Константин Гердов К ОСТРОВСКОМУ – ЗА ПРАВДОЙ

We use cookies. Read the Privacy and Cookie Policy

Константин Гердов К ОСТРОВСКОМУ – ЗА ПРАВДОЙ

Посетить черноморский городок. Посетить зиму, посетить холод, ненастье.

Посетить литературно-мемориальный музей Н.А. Островского.

Музей чист, прибран, в паркете, в высоком потолке, в люстрах. Видно, что дом-музей содержится с любовью.

Дом чуть на горе — среди вечнозеленой растительности. Дом в глицинии.

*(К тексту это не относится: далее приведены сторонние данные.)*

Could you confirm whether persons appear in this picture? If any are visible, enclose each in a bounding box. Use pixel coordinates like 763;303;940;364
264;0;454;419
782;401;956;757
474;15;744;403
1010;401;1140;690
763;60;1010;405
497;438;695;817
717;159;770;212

Спросить у экскурсовода, спросить в наступающий рано вечерок, спросить в полутемную от освещенности комнату:

Спросить, как всегда провокационно, чтобы узнать рефлекс, узнать отдачу, узнать интуицию:

— России вернули гимн СССР. Взяли на вооружение в Россию красный флаг для армии. Ваш музей вышел из советской власти. Оттуда основан, живет из тех времен легендарных, живет из романтики. И Николай Островский живет из тех времен. В связи с такими обнадеживающими событиями последних месяцев для истории государства, для будущих книг Островского, — больше людей стало приходить в музей?

— Чаще всего приходят, как ни странно, чеченцы, афганцы — воины.

— А зачем они приходят?

— Приходят к Островскому — за мужеством.

— И это мужество, конечно, наднационально, всемирно, всеобще.

— Конечно, мужество идет как флагман, как амбразура, как дот. Чеченцы воюют с Россией, определенная часть. А приходят учиться мужеству к России, к ее великим сынам. Как это знаменательно и мощно. И как от этого скапливаются слезы весны, как слезы ручьистые.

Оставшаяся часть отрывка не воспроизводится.